I have a method that ultimately will take a value from an internal api call
auto val = api->post(req); //step 1
// the post returns a class of "type json"
json api::post(const request& request) { //step 2
// do some job
json j = << some json data>>
return j;
}
Now there is a third step that prepares the http response back to the external caller.
response server::http_response(const json &final_jsond) {
auto response = response{final_json}; //that makes the json a string for the http payload
response.set_header("Content-Type", "application/json");
return response;
}
Now, this code works, however I am wondering if I am missing some modern C++ principles in order to avoid copying the json object from one call to another
Can the above code be optimized by using modern c++ methods to become faster?
returning by reference maybe?
As others have suggested, the return should be OK as written. If it's reasonable for server::http_response
to consume its argument and if response
actually holds onto a json
or onto data in it, then you could do
response server::http_response(json&& final_json) {
auto response = response{std::move(final_json)}; //that makes the json a string for the http payload
response.set_header("Content-Type", "application/json");
return response; // You don't need std::move here.
}
I use this pattern sometimes when copying is expensive. It forces the caller to do myResponse = myServer.http_response(std::move(final_json));
, which is desirable for performance.
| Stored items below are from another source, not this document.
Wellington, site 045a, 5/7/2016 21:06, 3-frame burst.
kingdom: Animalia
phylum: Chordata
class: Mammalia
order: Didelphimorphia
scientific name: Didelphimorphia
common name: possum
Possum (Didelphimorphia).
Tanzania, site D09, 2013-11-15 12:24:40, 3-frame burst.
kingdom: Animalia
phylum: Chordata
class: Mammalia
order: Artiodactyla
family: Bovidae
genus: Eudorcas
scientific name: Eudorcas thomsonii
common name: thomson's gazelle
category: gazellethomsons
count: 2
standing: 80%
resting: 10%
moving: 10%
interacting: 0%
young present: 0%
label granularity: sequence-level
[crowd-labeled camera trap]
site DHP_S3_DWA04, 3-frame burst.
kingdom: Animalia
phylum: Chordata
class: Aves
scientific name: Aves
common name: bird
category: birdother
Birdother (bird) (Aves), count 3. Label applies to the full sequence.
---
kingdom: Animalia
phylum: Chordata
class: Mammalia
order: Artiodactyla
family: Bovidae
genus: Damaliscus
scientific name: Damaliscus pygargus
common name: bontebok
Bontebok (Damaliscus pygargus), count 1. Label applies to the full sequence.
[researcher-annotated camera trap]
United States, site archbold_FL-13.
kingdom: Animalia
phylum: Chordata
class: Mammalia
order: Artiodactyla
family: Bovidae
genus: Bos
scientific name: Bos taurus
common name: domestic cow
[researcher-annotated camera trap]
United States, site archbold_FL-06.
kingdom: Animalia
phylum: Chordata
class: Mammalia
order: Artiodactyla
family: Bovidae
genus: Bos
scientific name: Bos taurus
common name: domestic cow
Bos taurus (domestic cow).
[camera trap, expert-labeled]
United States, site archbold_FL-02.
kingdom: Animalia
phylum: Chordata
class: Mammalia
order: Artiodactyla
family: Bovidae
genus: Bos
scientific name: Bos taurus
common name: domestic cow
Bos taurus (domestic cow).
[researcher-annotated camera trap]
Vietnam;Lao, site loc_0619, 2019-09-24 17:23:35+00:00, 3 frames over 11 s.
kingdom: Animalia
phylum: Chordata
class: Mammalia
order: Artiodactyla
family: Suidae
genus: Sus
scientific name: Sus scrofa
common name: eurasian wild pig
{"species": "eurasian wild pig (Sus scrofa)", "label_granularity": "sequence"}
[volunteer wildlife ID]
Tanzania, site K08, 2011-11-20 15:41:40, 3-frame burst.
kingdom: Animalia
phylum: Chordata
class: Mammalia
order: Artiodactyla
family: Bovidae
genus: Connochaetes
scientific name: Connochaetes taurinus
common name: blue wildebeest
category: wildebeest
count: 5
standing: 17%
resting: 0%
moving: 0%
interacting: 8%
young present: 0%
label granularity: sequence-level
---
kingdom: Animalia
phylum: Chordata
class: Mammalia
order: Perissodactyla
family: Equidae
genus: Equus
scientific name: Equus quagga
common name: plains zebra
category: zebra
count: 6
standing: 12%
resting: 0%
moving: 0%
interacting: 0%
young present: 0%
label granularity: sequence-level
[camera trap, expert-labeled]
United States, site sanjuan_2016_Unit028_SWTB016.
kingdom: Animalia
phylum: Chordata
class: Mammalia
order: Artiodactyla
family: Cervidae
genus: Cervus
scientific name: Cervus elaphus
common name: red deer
If the caller wants to keep their json
object, then they can instead call myServer.http_response(json(final_json));
. Put another way, if http_response
takes an rvalue reference, then the caller can provide it either by std::move
ing or by constructing an unnamed temporary. But then the inefficiency of copying is on the caller.
PS
Have you measured this to be a performance bottleneck?
PPS
Having response
be a type name and a variable name is a questionable choice.